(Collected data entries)
○ ○ ○ ○ ○

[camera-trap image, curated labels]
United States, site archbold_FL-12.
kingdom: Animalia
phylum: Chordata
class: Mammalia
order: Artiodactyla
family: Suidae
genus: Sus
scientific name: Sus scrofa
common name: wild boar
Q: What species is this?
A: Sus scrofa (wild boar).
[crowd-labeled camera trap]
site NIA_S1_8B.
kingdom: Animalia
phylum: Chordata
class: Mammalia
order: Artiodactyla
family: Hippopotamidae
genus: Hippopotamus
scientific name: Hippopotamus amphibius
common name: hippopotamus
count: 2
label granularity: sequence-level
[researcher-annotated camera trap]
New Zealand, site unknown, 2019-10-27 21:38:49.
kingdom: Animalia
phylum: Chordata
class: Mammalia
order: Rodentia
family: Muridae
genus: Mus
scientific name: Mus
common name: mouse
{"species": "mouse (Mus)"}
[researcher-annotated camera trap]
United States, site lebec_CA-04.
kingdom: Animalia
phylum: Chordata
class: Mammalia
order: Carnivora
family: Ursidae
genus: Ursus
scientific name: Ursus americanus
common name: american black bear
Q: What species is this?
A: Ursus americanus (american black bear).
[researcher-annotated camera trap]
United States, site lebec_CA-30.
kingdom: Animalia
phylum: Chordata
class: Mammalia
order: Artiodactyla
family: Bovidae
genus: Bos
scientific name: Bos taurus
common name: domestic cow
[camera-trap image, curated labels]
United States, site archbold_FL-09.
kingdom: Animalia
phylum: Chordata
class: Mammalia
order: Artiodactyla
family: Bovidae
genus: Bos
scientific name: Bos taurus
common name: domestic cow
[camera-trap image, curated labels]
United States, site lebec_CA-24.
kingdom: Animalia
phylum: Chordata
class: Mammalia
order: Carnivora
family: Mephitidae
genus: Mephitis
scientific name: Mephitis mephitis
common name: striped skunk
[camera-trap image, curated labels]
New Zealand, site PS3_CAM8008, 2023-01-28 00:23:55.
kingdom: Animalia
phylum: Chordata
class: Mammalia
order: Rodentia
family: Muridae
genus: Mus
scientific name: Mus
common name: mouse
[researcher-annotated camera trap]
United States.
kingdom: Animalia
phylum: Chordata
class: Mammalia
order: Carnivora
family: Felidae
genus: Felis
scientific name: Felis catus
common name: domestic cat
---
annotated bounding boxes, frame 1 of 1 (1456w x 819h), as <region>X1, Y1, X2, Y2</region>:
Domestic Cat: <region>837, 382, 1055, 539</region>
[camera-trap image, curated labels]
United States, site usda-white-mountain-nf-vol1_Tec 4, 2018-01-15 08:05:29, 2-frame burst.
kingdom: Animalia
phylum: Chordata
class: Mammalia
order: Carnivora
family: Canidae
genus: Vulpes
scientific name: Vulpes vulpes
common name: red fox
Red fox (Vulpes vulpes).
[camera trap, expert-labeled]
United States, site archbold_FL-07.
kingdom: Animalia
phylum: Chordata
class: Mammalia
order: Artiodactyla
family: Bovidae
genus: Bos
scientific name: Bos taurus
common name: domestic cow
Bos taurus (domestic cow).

○ ○ ○ ○ ○

WHAT YOU SHOULD DO »
All lines with the word "Zealand" must be located in the data and copied.

RESULT OF THIS EXERCISE »
New Zealand, site unknown, 2019-10-27 21:38:49.
New Zealand, site PS3_CAM8008, 2023-01-28 00:23:55.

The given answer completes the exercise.